Выбранный отрывок -
===

Культура

Он пришел дать нам волю

Он пришел дать нам волю

Посвящается творчеству Василия Шукшина в очередную годовщину его смерти

Читая Шукшина, понимаешь, почему так ненавидела Советская власть крестьянство и русскую деревню. Вечная фига в кармане, «свой» частнособственнический интерес, нежелание проникаться «высокими идеалами» построения социалистического общества, нелюбовь и недоверие к государственным институтам. Шукшин, в свою очередь, от лица всего крестьянства отвечал Советам взаимностью.

Большинство исследователей и биографов (в том числе хвалёный Владимир Коробов) предпочитают обходить скользкую тему стороной, отмечая лишь, что Шукшин был «беспокойной, мятущейся натурой». В чем была его беспокойность — толком не объясняется. Дескать, просто очень «тонкокожим» был Василий Макарыч, зело чУток к несправедливости. Между тем, одна из жен Шукшина, Виктория Софронова, выражается без обиняков: «Он люто, до скрежета зубовного ненавидел советский строй, полагая — и как мы сегодня понимаем, имея на то более чем достаточные основания, — что большевики уничтожили русскую деревню...»

===

Поставленная задача A - Изложите короче абзац отрывка, который начинается словами «Большинство исследователей и биографов», сохранив его главные факты.
Поставленная задача B - Выведите дословно фрагмент отрывка, начиная со слов «Читая Шукшина, понимаешь, почему» и заканчивая словами «отвечал Советам взаимностью.».
Записи, приведённые далее, никак не связаны с отрывком.

===

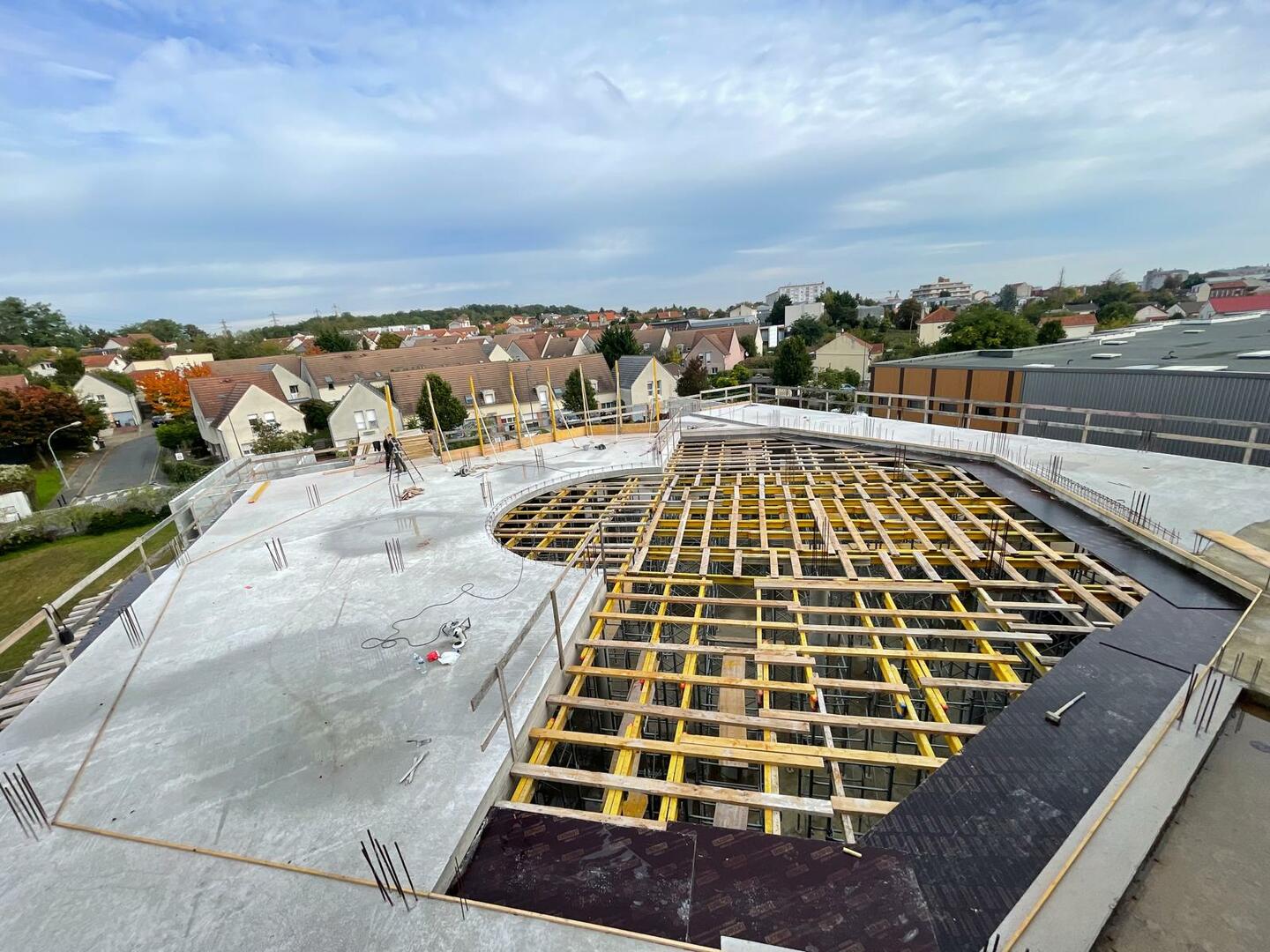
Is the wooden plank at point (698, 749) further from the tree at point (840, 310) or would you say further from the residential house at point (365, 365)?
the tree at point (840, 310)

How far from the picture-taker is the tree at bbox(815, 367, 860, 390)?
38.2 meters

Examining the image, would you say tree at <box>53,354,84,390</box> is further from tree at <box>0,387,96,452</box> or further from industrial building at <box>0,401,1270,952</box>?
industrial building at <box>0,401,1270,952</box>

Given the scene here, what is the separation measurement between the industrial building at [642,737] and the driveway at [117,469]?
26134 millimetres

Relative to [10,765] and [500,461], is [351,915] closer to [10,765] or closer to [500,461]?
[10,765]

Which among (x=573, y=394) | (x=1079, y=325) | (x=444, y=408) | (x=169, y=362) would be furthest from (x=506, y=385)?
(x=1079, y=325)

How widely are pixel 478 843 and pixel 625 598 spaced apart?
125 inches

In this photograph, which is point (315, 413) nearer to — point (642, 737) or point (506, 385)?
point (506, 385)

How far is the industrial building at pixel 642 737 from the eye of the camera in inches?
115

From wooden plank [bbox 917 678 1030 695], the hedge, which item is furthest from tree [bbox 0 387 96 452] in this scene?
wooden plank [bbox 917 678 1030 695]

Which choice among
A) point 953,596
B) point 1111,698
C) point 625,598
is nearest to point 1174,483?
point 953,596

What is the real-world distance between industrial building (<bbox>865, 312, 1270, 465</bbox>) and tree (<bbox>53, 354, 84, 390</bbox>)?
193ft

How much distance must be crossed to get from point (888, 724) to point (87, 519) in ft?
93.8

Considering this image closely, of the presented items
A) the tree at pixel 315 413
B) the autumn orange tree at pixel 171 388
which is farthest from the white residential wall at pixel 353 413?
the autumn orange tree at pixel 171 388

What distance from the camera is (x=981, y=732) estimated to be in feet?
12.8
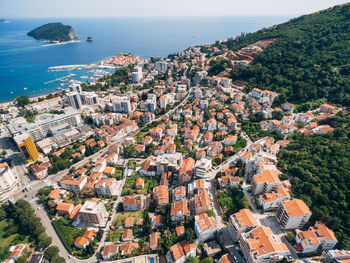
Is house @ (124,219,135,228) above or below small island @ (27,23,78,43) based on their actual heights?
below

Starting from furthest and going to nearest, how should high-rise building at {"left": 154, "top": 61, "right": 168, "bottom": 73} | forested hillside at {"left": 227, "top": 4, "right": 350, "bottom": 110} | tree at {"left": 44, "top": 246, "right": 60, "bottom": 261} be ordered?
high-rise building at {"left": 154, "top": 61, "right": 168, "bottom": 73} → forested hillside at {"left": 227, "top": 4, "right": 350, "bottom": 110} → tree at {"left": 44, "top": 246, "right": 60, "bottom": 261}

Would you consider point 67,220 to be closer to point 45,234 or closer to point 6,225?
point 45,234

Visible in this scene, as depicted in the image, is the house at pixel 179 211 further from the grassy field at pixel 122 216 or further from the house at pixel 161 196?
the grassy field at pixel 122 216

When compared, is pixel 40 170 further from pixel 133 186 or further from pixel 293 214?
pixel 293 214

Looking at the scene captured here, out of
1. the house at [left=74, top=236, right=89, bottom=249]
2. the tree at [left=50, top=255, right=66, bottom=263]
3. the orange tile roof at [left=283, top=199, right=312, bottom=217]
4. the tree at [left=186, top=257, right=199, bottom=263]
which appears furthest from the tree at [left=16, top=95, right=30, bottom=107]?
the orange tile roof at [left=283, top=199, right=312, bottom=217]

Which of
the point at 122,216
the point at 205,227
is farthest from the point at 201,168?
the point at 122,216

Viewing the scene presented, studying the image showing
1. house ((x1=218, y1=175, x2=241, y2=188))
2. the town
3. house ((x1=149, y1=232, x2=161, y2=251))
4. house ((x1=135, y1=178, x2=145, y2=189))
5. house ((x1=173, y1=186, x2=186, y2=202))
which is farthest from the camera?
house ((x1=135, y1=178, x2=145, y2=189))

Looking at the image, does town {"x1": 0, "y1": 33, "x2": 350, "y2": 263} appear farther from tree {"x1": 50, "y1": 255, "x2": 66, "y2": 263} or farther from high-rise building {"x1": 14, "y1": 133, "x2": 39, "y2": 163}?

===

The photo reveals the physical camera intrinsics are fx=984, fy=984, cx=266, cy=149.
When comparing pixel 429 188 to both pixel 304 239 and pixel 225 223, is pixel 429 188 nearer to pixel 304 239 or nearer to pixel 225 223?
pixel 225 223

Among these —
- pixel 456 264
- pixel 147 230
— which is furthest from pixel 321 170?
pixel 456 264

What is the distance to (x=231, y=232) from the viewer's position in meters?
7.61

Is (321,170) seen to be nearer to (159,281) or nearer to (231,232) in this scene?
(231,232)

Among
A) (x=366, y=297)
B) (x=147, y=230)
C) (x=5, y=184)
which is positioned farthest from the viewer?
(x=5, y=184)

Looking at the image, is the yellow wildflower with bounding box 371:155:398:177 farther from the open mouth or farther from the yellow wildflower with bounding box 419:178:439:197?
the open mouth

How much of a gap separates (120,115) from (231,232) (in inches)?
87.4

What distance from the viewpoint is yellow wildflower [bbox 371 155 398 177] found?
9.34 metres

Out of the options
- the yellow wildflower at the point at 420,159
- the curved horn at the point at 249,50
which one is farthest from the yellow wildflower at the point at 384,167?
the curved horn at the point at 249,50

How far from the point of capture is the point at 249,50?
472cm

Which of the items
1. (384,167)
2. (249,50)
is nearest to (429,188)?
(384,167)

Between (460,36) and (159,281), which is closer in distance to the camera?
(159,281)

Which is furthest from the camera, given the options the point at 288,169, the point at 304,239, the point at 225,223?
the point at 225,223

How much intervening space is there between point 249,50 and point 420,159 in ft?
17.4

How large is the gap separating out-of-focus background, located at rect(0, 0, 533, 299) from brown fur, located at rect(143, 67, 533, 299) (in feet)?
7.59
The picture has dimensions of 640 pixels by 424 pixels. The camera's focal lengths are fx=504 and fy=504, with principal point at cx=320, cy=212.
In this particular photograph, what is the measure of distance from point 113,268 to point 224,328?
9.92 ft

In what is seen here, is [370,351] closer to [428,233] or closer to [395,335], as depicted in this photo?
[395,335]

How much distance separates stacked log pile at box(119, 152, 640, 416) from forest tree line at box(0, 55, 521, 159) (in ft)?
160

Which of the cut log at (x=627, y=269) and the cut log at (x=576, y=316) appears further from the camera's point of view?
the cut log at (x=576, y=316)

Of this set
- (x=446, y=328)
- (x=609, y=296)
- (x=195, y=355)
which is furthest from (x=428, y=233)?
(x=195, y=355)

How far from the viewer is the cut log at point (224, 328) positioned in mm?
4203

===

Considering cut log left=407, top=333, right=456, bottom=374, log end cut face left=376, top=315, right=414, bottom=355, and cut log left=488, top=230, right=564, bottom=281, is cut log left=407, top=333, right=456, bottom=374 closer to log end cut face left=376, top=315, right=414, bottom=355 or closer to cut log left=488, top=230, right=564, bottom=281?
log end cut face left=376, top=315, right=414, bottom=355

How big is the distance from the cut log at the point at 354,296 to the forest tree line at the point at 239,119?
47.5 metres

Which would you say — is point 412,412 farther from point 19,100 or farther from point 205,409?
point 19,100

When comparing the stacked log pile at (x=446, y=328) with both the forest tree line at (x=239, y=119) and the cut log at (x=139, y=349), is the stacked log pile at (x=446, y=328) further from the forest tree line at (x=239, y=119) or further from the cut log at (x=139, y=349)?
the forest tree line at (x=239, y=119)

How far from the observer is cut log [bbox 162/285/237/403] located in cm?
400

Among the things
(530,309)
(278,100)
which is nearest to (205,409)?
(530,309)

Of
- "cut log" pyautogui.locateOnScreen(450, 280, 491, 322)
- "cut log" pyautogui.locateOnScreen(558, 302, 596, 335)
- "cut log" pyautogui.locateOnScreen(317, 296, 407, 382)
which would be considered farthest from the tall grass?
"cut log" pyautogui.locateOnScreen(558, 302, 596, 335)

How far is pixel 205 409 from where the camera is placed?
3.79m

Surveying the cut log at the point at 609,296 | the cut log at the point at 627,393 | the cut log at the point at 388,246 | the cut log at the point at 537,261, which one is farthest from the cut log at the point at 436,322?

===

Полный ответ A - Многие исследователи и биографы, включая Владимира Коробова, обходят эту скользкую тему и называют Шукшина лишь «беспокойной, мятущейся натурой», не объясняя, в чём была его беспокойность: мол, он просто был очень чуток к несправедливости. Однако Виктория Софронова, одна из жён Шукшина, прямо говорит, что он люто ненавидел советский строй, считая, что большевики уничтожили русскую деревню.

Полный ответ B -
Читая Шукшина, понимаешь, почему так ненавидела Советская власть крестьянство и русскую деревню. Вечная фига в кармане, «свой» частнособственнический интерес, нежелание проникаться «высокими идеалами» построения социалистического общества, нелюбовь и недоверие к государственным институтам. Шукшин, в свою очередь, от лица всего крестьянства отвечал Советам взаимностью.